If you want to ignore a specific conference, scheduled conference or track, remove it from the file metadata.json, the import will process only properly mapped data.

You can start by running php ${OCS_TO_OJS_PATH}/import.php, it will display a short usage description. Below is a complete reference for the required and optional arguments:

  • -i ${DATA_PATH}: The path where the export script left the OCS data.
  • -o ${OJS_PATH}: The path to the OJS installation.
  • -u IMPORT_USERNAME: The username of an OJS user which will be defined as the creator/owner of the imported papers/articles.
  • -a ADMIN_USERNAME: The username of an OJS user which will be used while creating (if needed, see the -f argument below) the journals.
  • -p PHP_EXECUTABLE_PATH (optional): Path to the PHP executable (in case you have multiple PHP executables on your server), it will be used to run the ${OJS_PATH}/tools/importExport.php on OJS.
  • -f LEVEL (optional): The script will do several checks before doing the import, the levels below will provide an interactive way to progress and decide how to solve each problem. The argument accepts values from 0 until 4, where:
    • <= 0: No effect.
    • \>= 1: The script will ignore if your OJS version doesn't match the one you've specified at the export.
    • \>= 2: The script will ignore if your OJS installation is missing required locales.
    • \>= 3: The script will create missing journals.
    • \>= 4: The script will create missing issues.
    • \>= 5: The script will create missing sections.
    • \>= 6: The script will not check if the OJS setting [debug].display_errors is enabled.
  • -e SHELL_COMMAND_OUTPUT_FILE (optional): If a path is specified to this command, it will output the shell commands needed to import the papers to the given path, instead of importing them right away (the transformed/ready paper files will be left in place, in order to the commands work). This is probably only useful if your PHP installation has blocked access to the shell_exec() function.

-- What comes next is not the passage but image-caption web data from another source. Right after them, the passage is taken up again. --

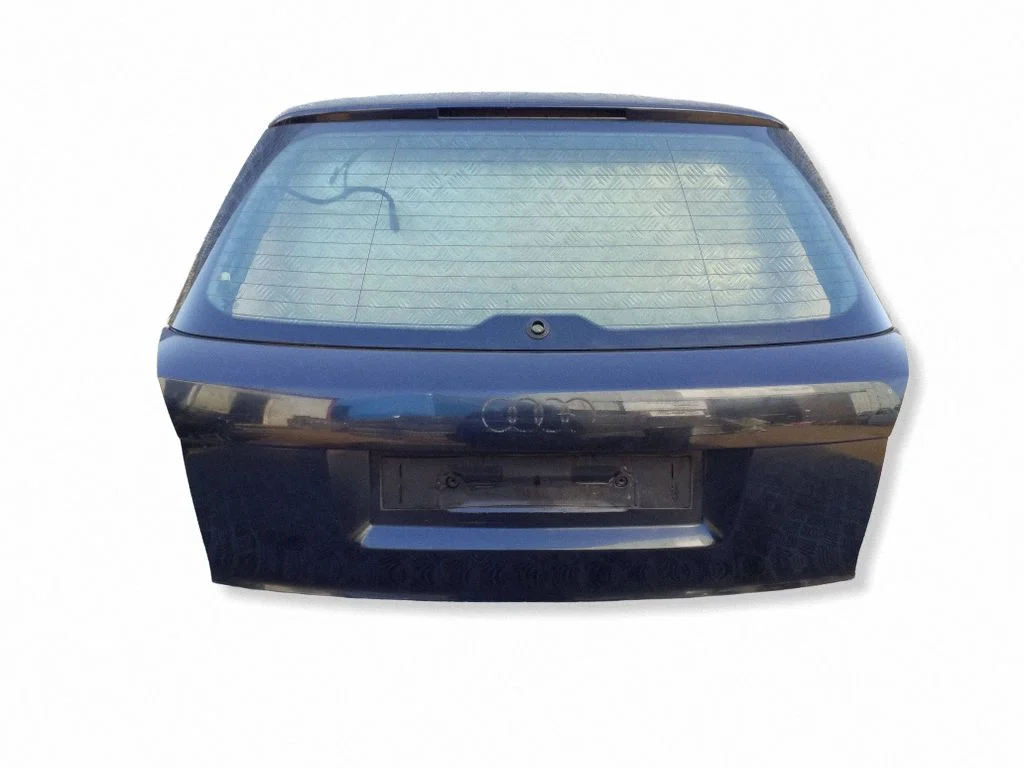 Tailgate/trunk/boot lid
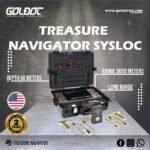 Treasure Navigator Sysloc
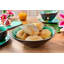 1.8 L Palm Beach Marazi Salad Bowl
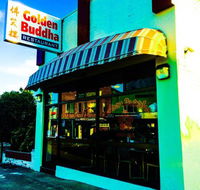 The Golden Buddha - Darwin Tourism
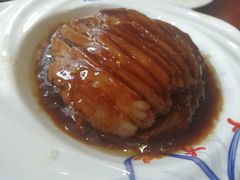 -老仁义·清真菜(太古街店)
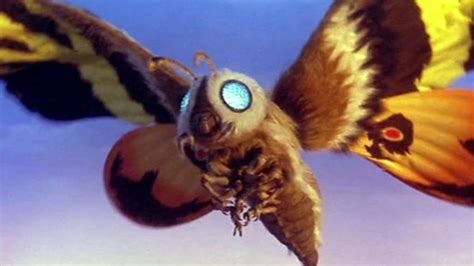 Mothra 2004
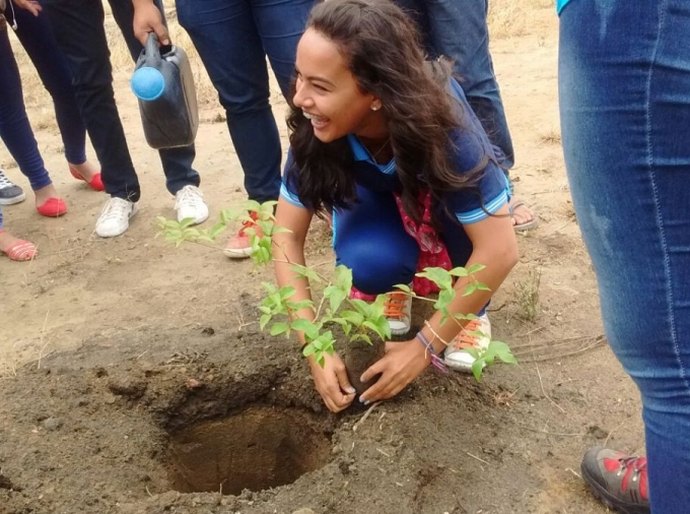 IMA inicia projeto Coleta Certa em escolas da rede pública estadual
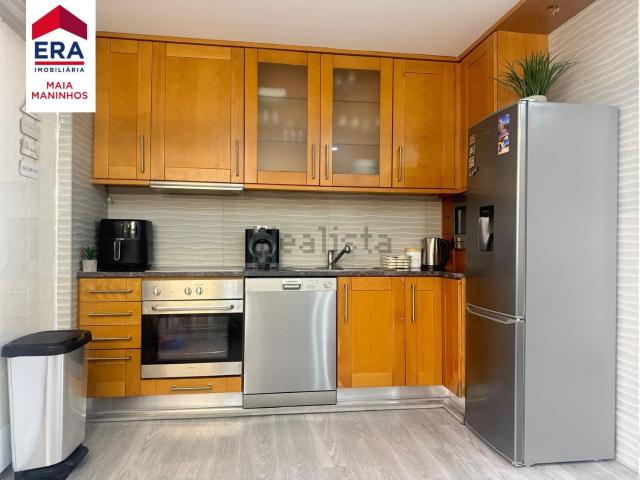 Apartamento venda em Valongo, Ermesinde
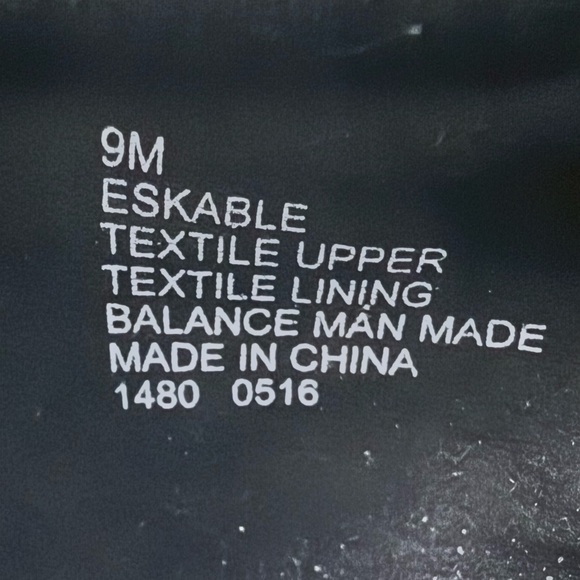 Easy Spirit Black Women's Flats - Picture 10 of 14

Still about the -f LEVEL, when creating journals/issues/sections, the script will use the metadata from ${DATA_PATH}/metadata.json to populate the structures. You're free to review/update anything on this file, as long as you keep the IDs intact. There are basically three options to solve conflicts:

  • Increase the "force level": Will create the missing data for you.
  • Remove the data from the ${DATA_PATH}/metadata.json: You can go and remove a whole track/scheduled conference/conference section and proceed, the side-effect is that all linked/related papers won't be imported as well.
  • Re-map the data to an existing resource. For example, if you know the conference with urlPath "abc" refers to the journal "xyz", you can go and update the urlPath to "xyz", then the papers will be imported into this journal.
    • The journal <=> conference mapping is based on the journals[i].urlPath
    • The issue <=> schedule conference mapping is based on the journals[i].issues[j].volume, journals[i].issues[j].number and journals[i].issues[j].year
    • The section <=> track is based on the journals[i].sections[j].title

The papers which were imported successfully will be moved to the folder ${DATA_PATH}/processed-papers.

Setup all arguments and execute the ${OCS_TO_OJS_PATH}/import.php script, at the end you should see the message Import finished with success.

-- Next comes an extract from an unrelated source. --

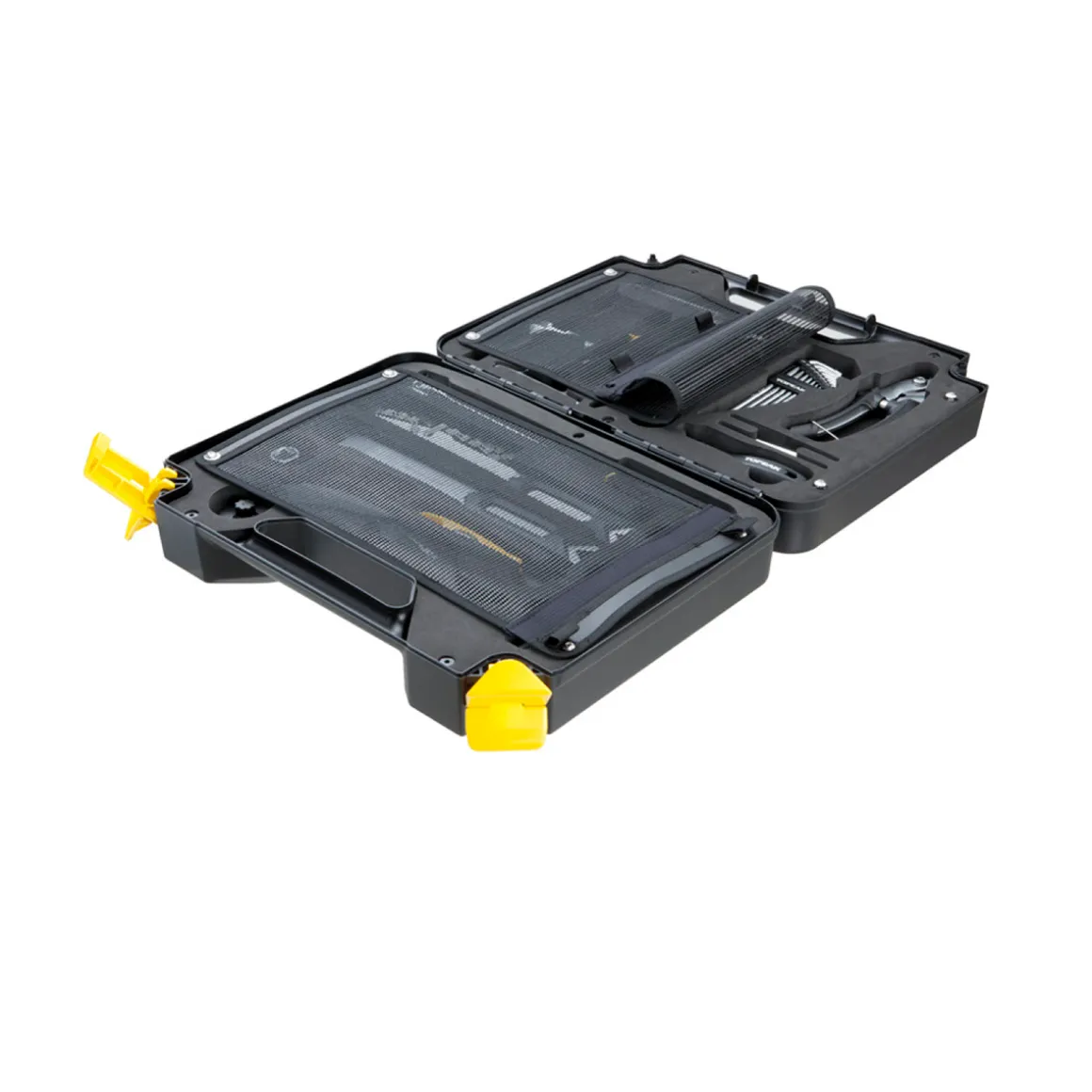PrepBox Tool Box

Check if there are not errors/warnings at the script output, perhaps some manual fixes will be needed.

Now you can delete the ${DATA_PATH} and revert the [debug].display_errors back to Off.

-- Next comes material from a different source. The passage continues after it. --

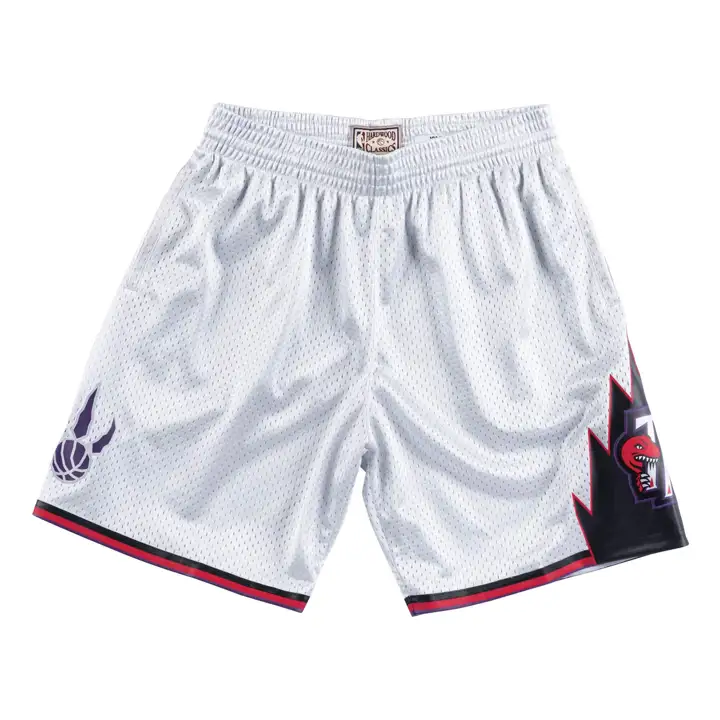 Short NBA Swingman RAPTORS blc/vio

Before you move the updates to production, ensure there are no encoding issues, error messages, whether the current active issue is properly set, etc. All papers should be processed properly, failures at the Native Import Export Plugin might cause problems which are difficult to debug, this way, if N papers failed, it's better to restart the process from a fresh backup and remove the offending papers from the papers folder in order to skip them.